A Federal Reckoning with the Obvious
For decades, the Department of Transportation has measured roadway risk through a familiar inventory of physical variables: vehicle weight, speed, intoxication, weather, surface friction, and the relative elasticity of guardrails. According to a 2,847-page internal review commissioned in late 2024, none of these metrics adequately accounted for what the report termed “the dominant behavioral substrate of modern American driving.”
The substrate, in the report’s language, was assholes.
Researchers identified what they described as a “persistent disclosure gap” in the existing regulatory framework. Drivers, the report observed, are required to disclose only the most superficial facts about themselves — name, address, organ-donor preference, corrective-lens status — while the single most predictive variable in any given roadway encounter remained, by tradition, a surprise.
“We regulate the vehicle exhaustively,” the report concluded. “We regulate the operator almost not at all.”
The Behavioral Identification & Transparency System was developed in direct response. Its premise is elegant in its institutional simplicity: rather than attempting the impossible task of reforming the American driver, the federal government will instead invite him to declare himself.
The Program: Voluntary, Public, and Surprisingly Well-Attended
Under the BITS framework, any licensed driver in a participating state may submit a voluntary application through their local Department of Motor Vehicles. The application consists of three parts:
- A Self-Identification Affidavit, in which the applicant attests under penalty of perjury that they are, in fact, an asshole on the roadway.
- A Behavioral Disclosure Schedule, in which the applicant ranks their preferred modalities — tailgating, late merging, refusal to signal, brake-checking, horn-as-conversation — in declining order of frequency.
- A Vanity Plate Selection Form, in which the applicant chooses their permanent identifier from a federally maintained roster of approved alphanumeric combinations.
Successful applicants receive a credentialing packet within ten to fourteen business days, including:
- A specialized rear and front license plate, color-coded matte black with reflective lettering
- A dashboard-mounted indicator light, amber, visible through the windshield in daylight conditions
- Two optional bumper decals reading CERTIFIED — BITS REGISTERED PARTICIPANT
- A laminated wallet card affirming the holder’s disclosure status, for use during traffic stops
- A printed welcome letter from the Secretary of Transportation, signed in autopen
Early prototype plates released to the press include:
ASH-001 | MOVE-LOL | UWAIT | MYLN-NOW | NO-SGNL | BRK-CHK | IDGAF-47
A spokesperson for the department confirmed that the plate-selection roster currently contains 847 approved combinations, with an additional 2,847 under review by the Office of the General Counsel for what one staff member described as “regrettable second-order readings.”

§ **REQUEST 1**:
Answer these from the text on the BITS program, one line each:
(a) How many pages long is the internal review commissioned in late 2024?
(b) What color is the dashboard-mounted indicator light?
(c) How many approved combinations does the plate-selection roster currently contain?
§ **REQUEST 2**: Continue the text on the BITS program, picking up after its final sentence.

§ **DATASET EXTRACT**:
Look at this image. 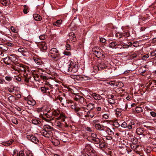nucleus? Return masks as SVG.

§ **EXPECTED OUTPUT 1**:
(a) 2,847 pages
(b) Amber
(c) 847

§ **EXPECTED OUTPUT 2**:
The Rationale: An Information Problem, Not a Character Problem
Senior DOT officials have been careful to frame BITS not as a moral intervention but as a logistical one. At a press briefing held in a federal building basement that contained, by direct count, nine American flags and one functioning window, an Assistant Secretary outlined what she called “the three pathologies of the current system.”
Pathology One: Uncertainty
Under existing law, a driver entering a four-way intersection has no reliable mechanism for determining whether the operator of the adjacent vehicle intends to honor right-of-way conventions, invent new ones, or escalate the encounter into a federal case. “Every intersection is a coin flip,” the Assistant Secretary said. “We are asking Americans to gamble two hundred times a day.”
Pathology Two: Delayed Recognition
In the absence of preemptive disclosure, drivers typically identify an asshole only after the asshole has already acted. “Recognition,” the briefing materials note, “currently occurs at the moment of damage.” This produces what the department calls a “reactive safety posture,” whose effectiveness is functionally indistinguishable from luck.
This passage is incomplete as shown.